• **Document excerpt**
>> BEGIN
SECTION 7. REDEMPTION RIGHTS
The Company may, in its sole discretion, at any time while the Series R Preferred Stock is outstanding, redeem all or any portion of the outstanding Series R Preferred Stock in cash or shares of common stock, (i) if paid in cash, at a price equal to the Stated Value plus any accrued but unpaid cash dividends, and (ii) if paid in shares of common stock, in an amount of shares determined by dividing the Stated Value being redeemed by the Conversion Price. The Company may exercise such redemption right by providing a minimum of 5 days written notice of such redemption to the Holders. In the event such redemption is made in shares of common stock, (i) the Conversion Price will be determined as of the date the Company provides notice of redemption, and (ii) the Company shall issue to the Holder the shares of common stock on the redemption date. Upon any redemption under this Section 7, the Series R Preferred Shares being redeemed will automatically be deemed cancelled on the redemption date. Without limiting the generality of the foregoing, upon any redemption hereunder, the Holder shall promptly shall promptly execute and deliver any instruction letter or other documentation required or reasonably requested by the Company and/or the Company’s transfer agent to effectuate the cancellation of the Holder’s Series R Preferred Stock being redeemed. In the event the Company exercises its redemption right under this Section 7 for less than all of the then-outstanding shares of Series R Preferred Stock, the Company shall redeem the outstanding shares of the Holders of a pro rata basis.
SECTION 8. NOTICES. Any notice required hereby to be given to the Holders shall be deemed given if deposited in the United States mail, postage prepaid, or provided by fax or e-mail, to each Holder of record at his, her or its address appearing on the books of the Corporation.
SECTION 9. MISCELLANEOUS.
>> END
• **Dataset section**
>> BEGIN
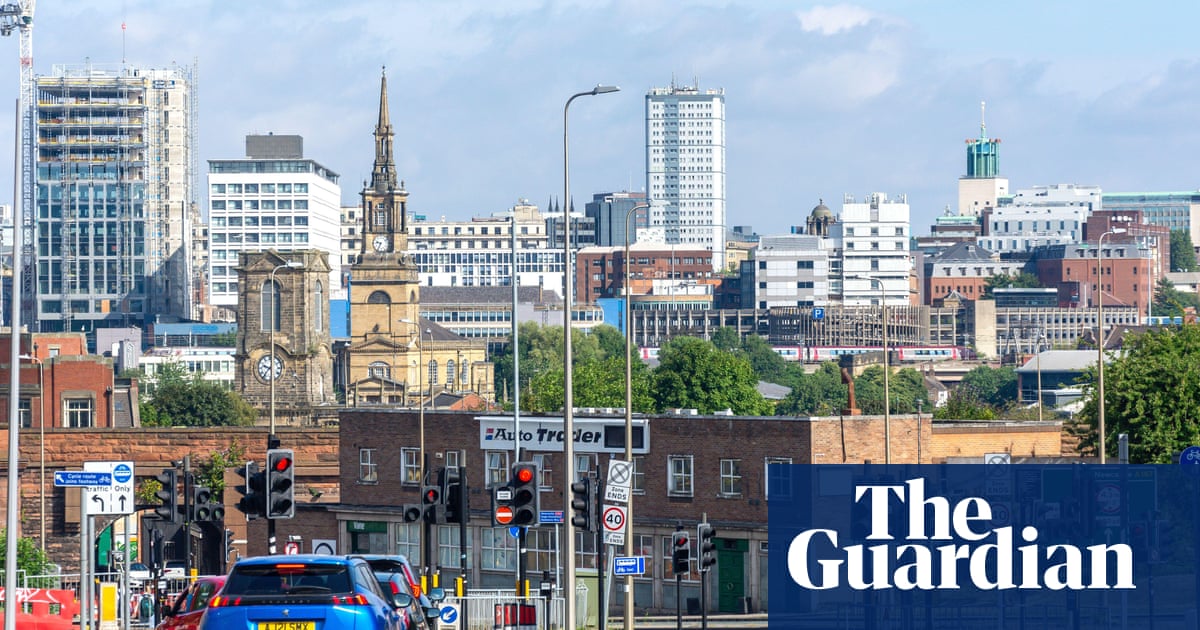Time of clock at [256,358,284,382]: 9:36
>> END
• **Exercise set**
1) According to Section 8 of the Series R Preferred Stock excerpt, what are all the ways a notice to the Holders may be provided?
2) Carry on the Series R Preferred Stock excerpt from the point where it stops.
The data plays no part here.

• **Answers to the exercise**
1)
- Deposit in the United States mail, postage prepaid
- Fax
- E-mail

2)
(a) The headings of the various sections and subsections of this Certificate of Designation are for convenience of reference only and shall not affect the interpretation of any of the provisions of this Certificate of Designation.
(b) Whenever possible, each provision of this Certificate of Designation shall be interpreted in a manner as to be effective and valid under applicable law and public policy. If any provision set forth herein is held to be invalid, unlawful or incapable of being enforced by reason of any rule of law or public policy, such provision shall be ineffective only to the extent of such prohibition or invalidity, without invalidating or otherwise adversely affecting the remaining provisions of this Certificate of Designation. No provision herein set forth shall be deemed dependent upon any other provision unless so expressed herein. If a court of competent jurisdiction should determine that a provision of this Certificate of Designation would be valid or enforceable if a period of time were extended or shortened, then such court may make such change as shall be necessary to render the provision in question effective and valid under applicable law.
(c) Except as may otherwise be required by law, the shares of the Series R Preferred Stock shall not have any powers, designations, preferences or other special rights, other than those specifically set forth in this Certificate of Designation.